Fairfield County customers sue SCANA over failed nuke project
Ten residents of Fairfield County have filed a class action lawsuit against SCANA and utility SCE&G for billing them for a nuclear power plant project that will not be built.
The state suit, filed Monday in Fairfield County, seeks damages for more than $1 billion in charges to customers. The suit says SCANA executives received more than $14 million in compensation at the same time the company was billing its customers for the now failed project.
SCE&G has charged its customers $1.7 billion for the project it abandoned last month. The company has said customers will not get the money back.
The suit says SCANA and SCE&G knew the project was failing but misled the state Public Service Commission and ratepayers about the project’s troubles. As the project began to fail, the company received hundreds of millions of dollars in profits, the suit says. The suit says South Carolina has some of the nation’s highest power bills.
Georgetown lawyer Ed Bell said the companies wrongly benefited from the doomed project. A judge would have to certify class action status.
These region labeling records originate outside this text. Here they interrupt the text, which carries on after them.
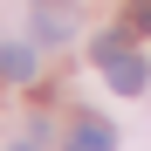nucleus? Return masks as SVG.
<instances>
[{
  "mask_svg": "<svg viewBox=\"0 0 151 151\" xmlns=\"http://www.w3.org/2000/svg\"><path fill=\"white\" fill-rule=\"evenodd\" d=\"M89 55H96V69H103L124 96H137V89H144V76H151V62H137L131 48H124V35H117V28H110V35H96V48H89Z\"/></svg>",
  "mask_w": 151,
  "mask_h": 151,
  "instance_id": "nucleus-1",
  "label": "nucleus"
},
{
  "mask_svg": "<svg viewBox=\"0 0 151 151\" xmlns=\"http://www.w3.org/2000/svg\"><path fill=\"white\" fill-rule=\"evenodd\" d=\"M69 28H76V14H69V0H35V35L55 48V41H69Z\"/></svg>",
  "mask_w": 151,
  "mask_h": 151,
  "instance_id": "nucleus-2",
  "label": "nucleus"
},
{
  "mask_svg": "<svg viewBox=\"0 0 151 151\" xmlns=\"http://www.w3.org/2000/svg\"><path fill=\"white\" fill-rule=\"evenodd\" d=\"M69 151H117V131L103 117H76V131H69Z\"/></svg>",
  "mask_w": 151,
  "mask_h": 151,
  "instance_id": "nucleus-3",
  "label": "nucleus"
},
{
  "mask_svg": "<svg viewBox=\"0 0 151 151\" xmlns=\"http://www.w3.org/2000/svg\"><path fill=\"white\" fill-rule=\"evenodd\" d=\"M0 76H7V83H28L35 76V48L28 41H0Z\"/></svg>",
  "mask_w": 151,
  "mask_h": 151,
  "instance_id": "nucleus-4",
  "label": "nucleus"
},
{
  "mask_svg": "<svg viewBox=\"0 0 151 151\" xmlns=\"http://www.w3.org/2000/svg\"><path fill=\"white\" fill-rule=\"evenodd\" d=\"M131 28H137V35H151V0H131Z\"/></svg>",
  "mask_w": 151,
  "mask_h": 151,
  "instance_id": "nucleus-5",
  "label": "nucleus"
},
{
  "mask_svg": "<svg viewBox=\"0 0 151 151\" xmlns=\"http://www.w3.org/2000/svg\"><path fill=\"white\" fill-rule=\"evenodd\" d=\"M7 151H35V144H7Z\"/></svg>",
  "mask_w": 151,
  "mask_h": 151,
  "instance_id": "nucleus-6",
  "label": "nucleus"
}]
</instances>
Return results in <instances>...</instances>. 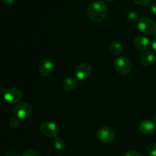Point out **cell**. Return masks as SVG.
I'll list each match as a JSON object with an SVG mask.
<instances>
[{"label":"cell","instance_id":"3957f363","mask_svg":"<svg viewBox=\"0 0 156 156\" xmlns=\"http://www.w3.org/2000/svg\"><path fill=\"white\" fill-rule=\"evenodd\" d=\"M114 69L117 73L123 76L129 74L133 69L131 61L125 56H120L114 60Z\"/></svg>","mask_w":156,"mask_h":156},{"label":"cell","instance_id":"2e32d148","mask_svg":"<svg viewBox=\"0 0 156 156\" xmlns=\"http://www.w3.org/2000/svg\"><path fill=\"white\" fill-rule=\"evenodd\" d=\"M147 152L150 156H156V143H151L147 146Z\"/></svg>","mask_w":156,"mask_h":156},{"label":"cell","instance_id":"ffe728a7","mask_svg":"<svg viewBox=\"0 0 156 156\" xmlns=\"http://www.w3.org/2000/svg\"><path fill=\"white\" fill-rule=\"evenodd\" d=\"M133 2L138 5L146 6L150 4L152 0H133Z\"/></svg>","mask_w":156,"mask_h":156},{"label":"cell","instance_id":"44dd1931","mask_svg":"<svg viewBox=\"0 0 156 156\" xmlns=\"http://www.w3.org/2000/svg\"><path fill=\"white\" fill-rule=\"evenodd\" d=\"M124 156H142V155L137 151H129Z\"/></svg>","mask_w":156,"mask_h":156},{"label":"cell","instance_id":"7c38bea8","mask_svg":"<svg viewBox=\"0 0 156 156\" xmlns=\"http://www.w3.org/2000/svg\"><path fill=\"white\" fill-rule=\"evenodd\" d=\"M155 59V54L152 52H146L140 56V62L144 66H149L154 62Z\"/></svg>","mask_w":156,"mask_h":156},{"label":"cell","instance_id":"d4e9b609","mask_svg":"<svg viewBox=\"0 0 156 156\" xmlns=\"http://www.w3.org/2000/svg\"><path fill=\"white\" fill-rule=\"evenodd\" d=\"M152 49H153V50L156 52V38H155V40L152 41Z\"/></svg>","mask_w":156,"mask_h":156},{"label":"cell","instance_id":"9c48e42d","mask_svg":"<svg viewBox=\"0 0 156 156\" xmlns=\"http://www.w3.org/2000/svg\"><path fill=\"white\" fill-rule=\"evenodd\" d=\"M39 71L44 76H49L53 73L54 69L53 62L50 59H43L40 61L38 65Z\"/></svg>","mask_w":156,"mask_h":156},{"label":"cell","instance_id":"7a4b0ae2","mask_svg":"<svg viewBox=\"0 0 156 156\" xmlns=\"http://www.w3.org/2000/svg\"><path fill=\"white\" fill-rule=\"evenodd\" d=\"M139 31L146 35H152L156 32V22L146 17L139 18L136 24Z\"/></svg>","mask_w":156,"mask_h":156},{"label":"cell","instance_id":"52a82bcc","mask_svg":"<svg viewBox=\"0 0 156 156\" xmlns=\"http://www.w3.org/2000/svg\"><path fill=\"white\" fill-rule=\"evenodd\" d=\"M5 101L9 104L18 103L22 98V92L16 88H9L3 93Z\"/></svg>","mask_w":156,"mask_h":156},{"label":"cell","instance_id":"d6986e66","mask_svg":"<svg viewBox=\"0 0 156 156\" xmlns=\"http://www.w3.org/2000/svg\"><path fill=\"white\" fill-rule=\"evenodd\" d=\"M127 18L128 19H129V21H131V22H134V21H136L139 20L138 15H137V13H136L135 12H129L127 15Z\"/></svg>","mask_w":156,"mask_h":156},{"label":"cell","instance_id":"5b68a950","mask_svg":"<svg viewBox=\"0 0 156 156\" xmlns=\"http://www.w3.org/2000/svg\"><path fill=\"white\" fill-rule=\"evenodd\" d=\"M40 129L41 133L47 137H56L59 133L58 125L51 121H45L41 123Z\"/></svg>","mask_w":156,"mask_h":156},{"label":"cell","instance_id":"484cf974","mask_svg":"<svg viewBox=\"0 0 156 156\" xmlns=\"http://www.w3.org/2000/svg\"><path fill=\"white\" fill-rule=\"evenodd\" d=\"M153 120H154V122H155L156 123V114L155 116H154V117H153Z\"/></svg>","mask_w":156,"mask_h":156},{"label":"cell","instance_id":"4316f807","mask_svg":"<svg viewBox=\"0 0 156 156\" xmlns=\"http://www.w3.org/2000/svg\"><path fill=\"white\" fill-rule=\"evenodd\" d=\"M106 1H108V2H113V1H114V0H106Z\"/></svg>","mask_w":156,"mask_h":156},{"label":"cell","instance_id":"7402d4cb","mask_svg":"<svg viewBox=\"0 0 156 156\" xmlns=\"http://www.w3.org/2000/svg\"><path fill=\"white\" fill-rule=\"evenodd\" d=\"M150 9H151V12H152V13L153 14V15H156V2L152 3V5H151V7H150Z\"/></svg>","mask_w":156,"mask_h":156},{"label":"cell","instance_id":"603a6c76","mask_svg":"<svg viewBox=\"0 0 156 156\" xmlns=\"http://www.w3.org/2000/svg\"><path fill=\"white\" fill-rule=\"evenodd\" d=\"M5 156H20V155L15 151H10V152H7Z\"/></svg>","mask_w":156,"mask_h":156},{"label":"cell","instance_id":"30bf717a","mask_svg":"<svg viewBox=\"0 0 156 156\" xmlns=\"http://www.w3.org/2000/svg\"><path fill=\"white\" fill-rule=\"evenodd\" d=\"M133 45L137 50L144 52L150 47V41L145 36H137L133 41Z\"/></svg>","mask_w":156,"mask_h":156},{"label":"cell","instance_id":"277c9868","mask_svg":"<svg viewBox=\"0 0 156 156\" xmlns=\"http://www.w3.org/2000/svg\"><path fill=\"white\" fill-rule=\"evenodd\" d=\"M14 114L19 119H26L30 117L33 112V108L30 104L27 102L19 103L14 108Z\"/></svg>","mask_w":156,"mask_h":156},{"label":"cell","instance_id":"8992f818","mask_svg":"<svg viewBox=\"0 0 156 156\" xmlns=\"http://www.w3.org/2000/svg\"><path fill=\"white\" fill-rule=\"evenodd\" d=\"M96 136L101 143H109L114 140L115 133L112 128L108 127V126H103L98 130Z\"/></svg>","mask_w":156,"mask_h":156},{"label":"cell","instance_id":"4fadbf2b","mask_svg":"<svg viewBox=\"0 0 156 156\" xmlns=\"http://www.w3.org/2000/svg\"><path fill=\"white\" fill-rule=\"evenodd\" d=\"M78 80L75 78L69 77L66 79L62 82V87L66 91H72L76 90V88L78 87Z\"/></svg>","mask_w":156,"mask_h":156},{"label":"cell","instance_id":"ba28073f","mask_svg":"<svg viewBox=\"0 0 156 156\" xmlns=\"http://www.w3.org/2000/svg\"><path fill=\"white\" fill-rule=\"evenodd\" d=\"M91 72L92 69L90 65L87 63H81L76 66L75 69V75L77 79L80 80H85L91 76Z\"/></svg>","mask_w":156,"mask_h":156},{"label":"cell","instance_id":"6da1fadb","mask_svg":"<svg viewBox=\"0 0 156 156\" xmlns=\"http://www.w3.org/2000/svg\"><path fill=\"white\" fill-rule=\"evenodd\" d=\"M108 6L102 1L92 2L87 8V15L88 18L94 22L104 21L108 16Z\"/></svg>","mask_w":156,"mask_h":156},{"label":"cell","instance_id":"8fae6325","mask_svg":"<svg viewBox=\"0 0 156 156\" xmlns=\"http://www.w3.org/2000/svg\"><path fill=\"white\" fill-rule=\"evenodd\" d=\"M139 129L143 135H151L155 129V123L149 120H145L140 123Z\"/></svg>","mask_w":156,"mask_h":156},{"label":"cell","instance_id":"e0dca14e","mask_svg":"<svg viewBox=\"0 0 156 156\" xmlns=\"http://www.w3.org/2000/svg\"><path fill=\"white\" fill-rule=\"evenodd\" d=\"M20 124V119L18 118V117H12V119L9 121V125L12 128H16L19 126Z\"/></svg>","mask_w":156,"mask_h":156},{"label":"cell","instance_id":"ac0fdd59","mask_svg":"<svg viewBox=\"0 0 156 156\" xmlns=\"http://www.w3.org/2000/svg\"><path fill=\"white\" fill-rule=\"evenodd\" d=\"M21 156H41L37 151L33 150V149H27L24 151L22 153Z\"/></svg>","mask_w":156,"mask_h":156},{"label":"cell","instance_id":"5bb4252c","mask_svg":"<svg viewBox=\"0 0 156 156\" xmlns=\"http://www.w3.org/2000/svg\"><path fill=\"white\" fill-rule=\"evenodd\" d=\"M122 45L118 41H113L110 44V50L114 55H120L122 52Z\"/></svg>","mask_w":156,"mask_h":156},{"label":"cell","instance_id":"83f0119b","mask_svg":"<svg viewBox=\"0 0 156 156\" xmlns=\"http://www.w3.org/2000/svg\"><path fill=\"white\" fill-rule=\"evenodd\" d=\"M57 156H62V155H57Z\"/></svg>","mask_w":156,"mask_h":156},{"label":"cell","instance_id":"cb8c5ba5","mask_svg":"<svg viewBox=\"0 0 156 156\" xmlns=\"http://www.w3.org/2000/svg\"><path fill=\"white\" fill-rule=\"evenodd\" d=\"M3 2L7 5H12L15 2V0H2Z\"/></svg>","mask_w":156,"mask_h":156},{"label":"cell","instance_id":"9a60e30c","mask_svg":"<svg viewBox=\"0 0 156 156\" xmlns=\"http://www.w3.org/2000/svg\"><path fill=\"white\" fill-rule=\"evenodd\" d=\"M53 144H54L55 148L58 150H62L66 147V142L62 137H55Z\"/></svg>","mask_w":156,"mask_h":156}]
</instances>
“When power companies have so much control over our lives, they should not be able to benefit from their own misdeeds and negligence,” Bell said in a prepared statement. “It’s pretty simple. If you don’t pay your electric bill, what do they do? They cut you off. Now, we should cut them off from future payments for a failed project. They should be held to the same standards as their rate holders.”
SCANA spokeswoman Rhonda O’Banion said the company would not comment on the lawsuit, but “we are confident that the company’s actions complied with all legal requirements.’’
SCE&G, a subsidiary of SCANA, serves some 700,000 customers in the Columbia and Charleston areas. The company abandoned the nuclear project July 31 after nine years of efforts. The company and its partner, state-owned Santee Cooper, have spent $9 billion on the failed project.
About 18 percent of the average SCE&G customer’s power bill goes toward the now-failed nuclear project.
Among the other attorneys suing on behalf of ratepayers are state Sen. Vincent Sheheen, D-Kershaw, and former state Sen. Creighton Coleman, D-Fairfield.